Landlords Compete, Loosening Rental Terms As Vacancies Rise
By KATHLEEN DOLER, FOR INVESTOR’S BUSINESS DAILY
Posted 09/10/2009 06:09 PM ET
Landlords are loosening residential rental contract terms and offering perks to attract and keep tenants in today’s tough economy.
They say vacancies are up 10% to 20% this year — it varies by market — and rents are down 5% to 20%. So to keep their houses and apartments filled, landlords in some areas are lowering security deposits and dreaming up move-in incentives. They’re also negotiating with existing tenants who’ve asked for rent reductions.
It’s rough in Arizona, where the real estate meltdown hit hard.
“Our rents are down about 20% across the board,” said Anne McCawley, co-owner of Bennett Property Management in Mesa.
To attract new tenants, McCawley says, her agency offers two weeks to one month of free rent.
Residential vacancies stood at about 8% nationwide in July, according to data collected by the National Association of Residential Property Managers. Anecdotal reports from most regions suggest that vacancies are on the rise.
They topped 13% in Atlanta in July, says Michael Nelson, president of Excalibur Home Management. Rents have dropped about 10% in his area in the past 12 months, he says.
More than 20% of units went empty in some areas in Q2, according to census data covering rentals and units both for rent and sale.
New competition is also hitting landlords, as investors buy up discounted homes aiming to lease them out, at least until resale prices firm.
Investors “are looking for rental opportunities,” said Andrew Barrocas, chief operating officer of TDG-Tregny, a New York home rental and sales company.
Lessors Accept Less
In California, investor Kami Merabi, CEO of Los Angeles-based Merabi & Sons, says he’s bought about 40 properties in the past few months, mostly high-end homes.
Merabi has offered 5%-8% rent reductions to good tenants renewing leases, and makes concessions for some tenants on move-in costs.
“If you have a good tenant, you give them an incentive to stay,” said Merabi, who owns property in L.A., New York, New Jersey and Florida.
He used to get first and last month’s rent and a security deposit for each apartment. Now he just asks for first month’s rent and a security deposit, and even lets some tenants pay the security deposit over three months.
Many landlords use rental management firms, whose fees have stayed fairly steady at 5%-10% of rent. Some agencies also get a leasing commission for each tenant they bring in.
Landlords say it’s imperative to check a tenant’s credit and employment, verifying income. Some New York property managers will not consider bonuses when looking at a prospective tenant’s income, Barrocas says.
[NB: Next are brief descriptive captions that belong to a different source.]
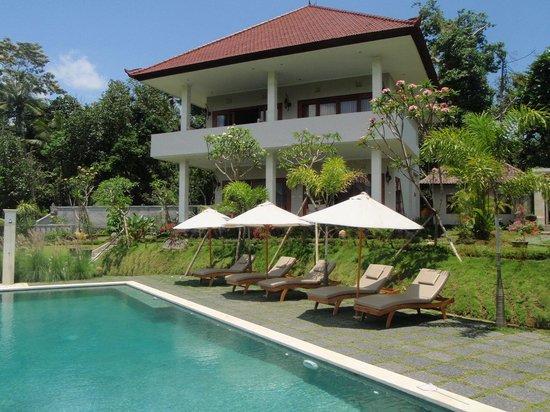 Villa Shantiasa: Shantiasa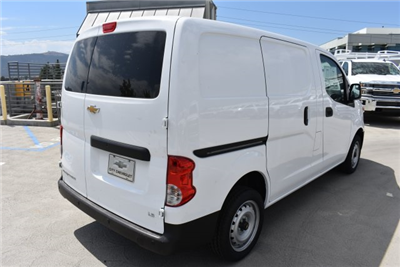 2017 City Express Cargo Van #M171521 - photo 9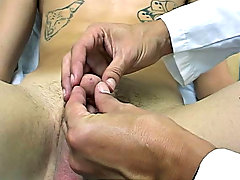 I was really giving him the juice as the current was flowing nice onto both parts of his genitals gay male fetish dvd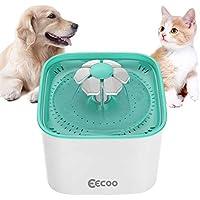 EECOO Fuente de Agua de 2L Silencioso Bebedero Automático para Perros y Gatos, Tiene 3 Modos Ajustables con Filtro de Carbón, Adecuado para Mascotas.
They also may require a co-signer for some rentals.
Shrewd property managers check references and ask for past references, not the tenant’s present landlord. Current landlords aren’t necessarily “going to be honest” about a tenant they want gone, said J.J. Panzer, a property manager and broker at Real Management Co. in San Francisco.
Agencies and online services will do tenant background checks for a fee, though property managers must be mindful of state privacy and discrimination laws. State Web sites list details on rental laws and the landlord-tenant relationship.
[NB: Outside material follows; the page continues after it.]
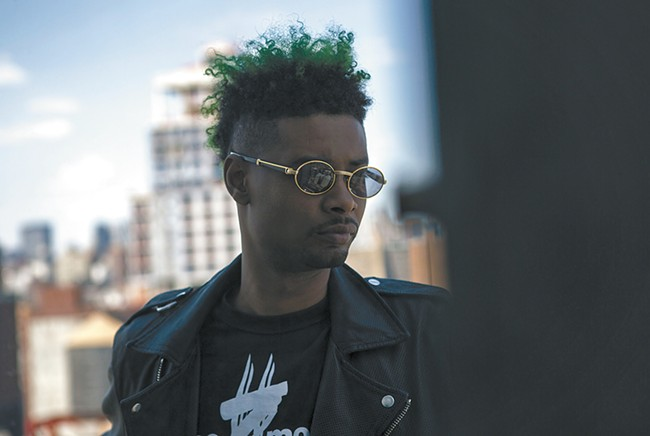 Danny Brown argues he's the greatest alive. Decide for yourself this Friday at the Knitting Factory.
Rental managers call it a must to include in a leasing contract a clause holding a tenant liable for damage caused by unattended-to repair needs. NARPM President-elect Vickie Gaskill, owner-broker at Bell-Anderson & Associates in Kent, Wash., videotapes properties at the start of a lease to have a record of their condition.
Fine Print Changing
One twist in lease requests made during the recession: Tenants are asking for clauses that let them end the lease if they lose their jobs or get transferred, Barrocas says.
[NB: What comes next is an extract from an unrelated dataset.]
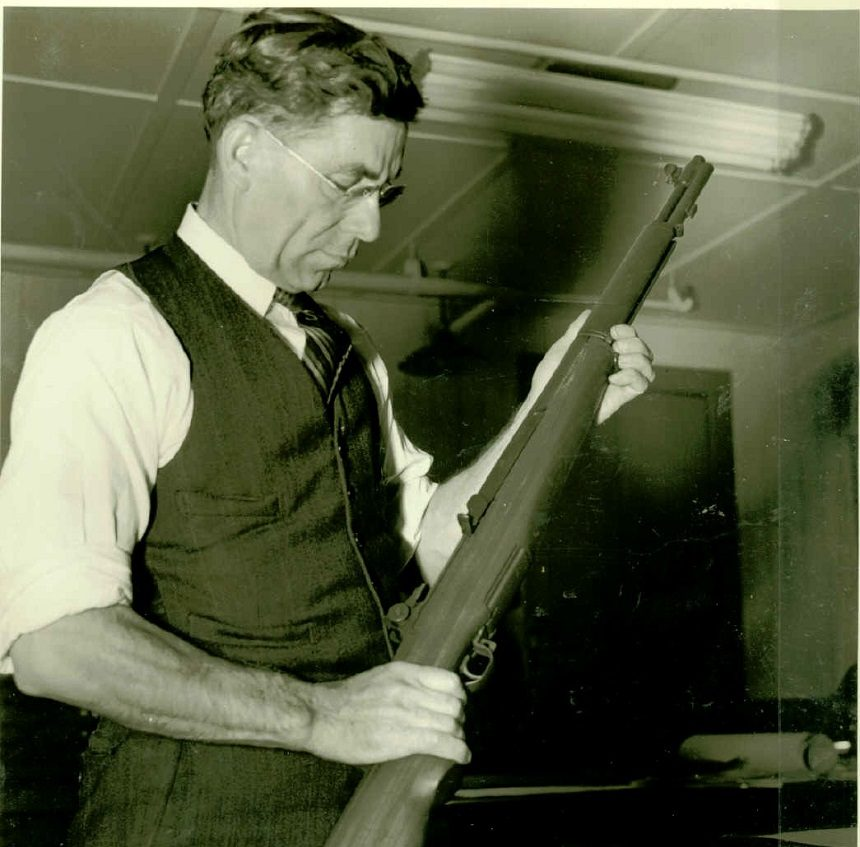 John C Garand Handling The M1 Garand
Many landlords say they will rent to people who’ve lost homes to foreclosure if income can be verified and their credit before default was good.
“Nearly every application that’s come in is someone walking away from a mortgage,” Gaskill said.
She says her firm typically requires an extra month’s rent upfront from tenants who’ve had foreclosures.
The foreclosure crisis has caused some good tenants to be evicted as rental homes head toward repossession. McCawley says the rental manager often doesn’t even know a landlord is in default until a notice gets posted on the front door. A trustee sale typically terminates the rental management agreement.
Tenants Get Protection
A federal foreclosure law passed in May says whoever’s taking over the property must give tenants at least a 90-day notice to vacate. Tenants with leases must usually be allowed to stay till the lease ends.
To further protect tenants, McCawley says her firm no longer gives security deposits to landlords; it holds them in trust for tenants directly.
Among the travails afflicting owners today, absentee landlords have suffered thousands of dollars in damages from tenants turning their properties into marijuana grow-houses or methamphetamine labs.
Property managers say that to keep from being a victim of these crimes, their colleagues, and landlords, need to be vigilant about background checks, do frequent drive-bys, talk to apartment supervisors and simply pay attention.
However, unannounced visits are a no-no — most states require 24 or 48 hours notice before a manager or landlord can enter, and some only allow it for certain reasons.